*November Meetup on Thursday, November 21, 2019*|
Zlatko Minev from IBM will talk about his latest research.
To catch & reverse a quantum jump mid-flight
Quantum physics was invented to account for two fundamental features of measurement results -- their discreetness & randomness. Emblematic of these features is Bohr's idea of quantum jumps between two discrete energy levels of an atom. Experimentally, quantum jumps were first observed in an atomic ion driven by a weak deterministic force while under strong continuous energy measurement. The times at which the discontinuous jump transitions occur are reputed to be fundamentally unpredictable. Can there be, despite the indeterminism of quantum physics, a possibility to know if a quantum jump is about to occur or not? Here, we answer this question affirmatively by experimentally demonstrating that the jump from the ground to an excited state of a superconducting artificial three-level atom can be tracked as it follows a predictable "flight," by monitoring the population of an auxiliary energy level coupled to the ground state. The experimental results demonstrate that the jump evolution when completed is continuous, coherent, & deterministic. Furthermore, exploiting these features & using real-time monitoring & feedback, we catch & reverse a quantum jump mid-flight, thus deterministically preventing its completion. Our results, which agree with theoretical predictions essentially without adjustable parameters, support the modern quantum trajectory theory & provide new ground for the exploration of real-time intervention techniques in the control of quantum systems, such as early detection of error syndromes.

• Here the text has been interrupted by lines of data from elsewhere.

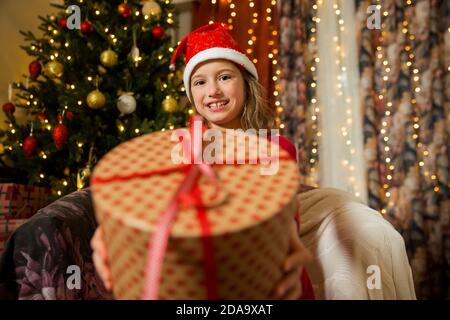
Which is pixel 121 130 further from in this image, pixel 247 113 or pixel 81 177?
pixel 247 113

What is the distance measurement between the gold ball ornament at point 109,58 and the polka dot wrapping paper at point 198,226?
2005mm

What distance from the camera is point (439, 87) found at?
7.89ft

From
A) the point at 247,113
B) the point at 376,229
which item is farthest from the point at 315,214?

Reference: Minev et al., Nature volume 570, pages 200204 (2019) (https://www.nature.com/articles/s41586-019-1287-z)
From the speaker:
I'm a scientist with an applied experimental & theoretical background, focused on quantum computing & fundamental physics. I hold a permanent research position at IBM TJ Watson. My Ph.D. in Applied Physics is from Yale University, with Michel Devoret's lab. I studied the fundamental nature of quantum predictability & randomness, scalable hardware architectures for quantum computers, electromagnetic & Hamiltonian design of superconducting quantum circuits, & more... My B.A. in Physics is from UC Berkeley, with Irfan Siddiqi's Quantum Nano Electronics lab.
I founded & led a multi-university science-outreach organization, Open Labs, to inspire underrepresented students to pursue careers in the sciences. For the impact of Open Labs at Yale & throughout the North East & my six years of leadership, I received the Yale-Jefferson Award for Public Service.